◆ **TASK PROMPT**:
Set down exactly the lines below, starting at the one that contains "[crowd-labeled camera trap]" and ending at the one that contains "common name: domestic cat", with both of those lines included and nothing else.

(Dataset items)
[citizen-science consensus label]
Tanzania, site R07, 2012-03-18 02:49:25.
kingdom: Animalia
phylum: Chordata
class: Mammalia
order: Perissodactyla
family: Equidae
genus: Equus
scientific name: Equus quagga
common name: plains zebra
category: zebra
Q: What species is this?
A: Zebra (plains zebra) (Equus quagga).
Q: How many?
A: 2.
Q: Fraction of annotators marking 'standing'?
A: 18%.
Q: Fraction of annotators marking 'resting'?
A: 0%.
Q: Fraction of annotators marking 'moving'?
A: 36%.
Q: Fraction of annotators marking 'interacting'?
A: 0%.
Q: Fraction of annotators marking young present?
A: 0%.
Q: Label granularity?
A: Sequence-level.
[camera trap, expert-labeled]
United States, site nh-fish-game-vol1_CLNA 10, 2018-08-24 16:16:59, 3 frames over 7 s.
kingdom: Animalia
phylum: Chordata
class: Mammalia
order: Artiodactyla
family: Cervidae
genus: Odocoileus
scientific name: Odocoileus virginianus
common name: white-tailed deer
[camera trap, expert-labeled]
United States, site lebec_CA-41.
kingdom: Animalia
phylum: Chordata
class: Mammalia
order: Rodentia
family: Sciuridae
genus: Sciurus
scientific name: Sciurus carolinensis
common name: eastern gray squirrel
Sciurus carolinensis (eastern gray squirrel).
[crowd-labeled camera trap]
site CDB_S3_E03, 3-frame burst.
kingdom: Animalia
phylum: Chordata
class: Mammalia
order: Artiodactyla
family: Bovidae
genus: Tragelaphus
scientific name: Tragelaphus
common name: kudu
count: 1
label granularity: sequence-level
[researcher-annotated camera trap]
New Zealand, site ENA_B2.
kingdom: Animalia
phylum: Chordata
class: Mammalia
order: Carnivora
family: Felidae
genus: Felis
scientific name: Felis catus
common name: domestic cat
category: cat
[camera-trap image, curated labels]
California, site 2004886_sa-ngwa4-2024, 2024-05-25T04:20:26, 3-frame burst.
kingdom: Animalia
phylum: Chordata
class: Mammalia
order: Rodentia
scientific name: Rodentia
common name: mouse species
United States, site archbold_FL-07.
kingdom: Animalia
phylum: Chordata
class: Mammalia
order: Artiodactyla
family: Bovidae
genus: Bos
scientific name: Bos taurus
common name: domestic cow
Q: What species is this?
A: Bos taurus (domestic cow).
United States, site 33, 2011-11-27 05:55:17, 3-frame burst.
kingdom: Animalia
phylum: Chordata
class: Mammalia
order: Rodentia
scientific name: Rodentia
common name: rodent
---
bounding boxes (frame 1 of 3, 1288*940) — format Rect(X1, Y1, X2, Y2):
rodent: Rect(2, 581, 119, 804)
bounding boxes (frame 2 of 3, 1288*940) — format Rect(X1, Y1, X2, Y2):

◆ **OUTPUT**:
[crowd-labeled camera trap]
site CDB_S3_E03, 3-frame burst.
kingdom: Animalia
phylum: Chordata
class: Mammalia
order: Artiodactyla
family: Bovidae
genus: Tragelaphus
scientific name: Tragelaphus
common name: kudu
count: 1
label granularity: sequence-level
[researcher-annotated camera trap]
New Zealand, site ENA_B2.
kingdom: Animalia
phylum: Chordata
class: Mammalia
order: Carnivora
family: Felidae
genus: Felis
scientific name: Felis catus
common name: domestic cat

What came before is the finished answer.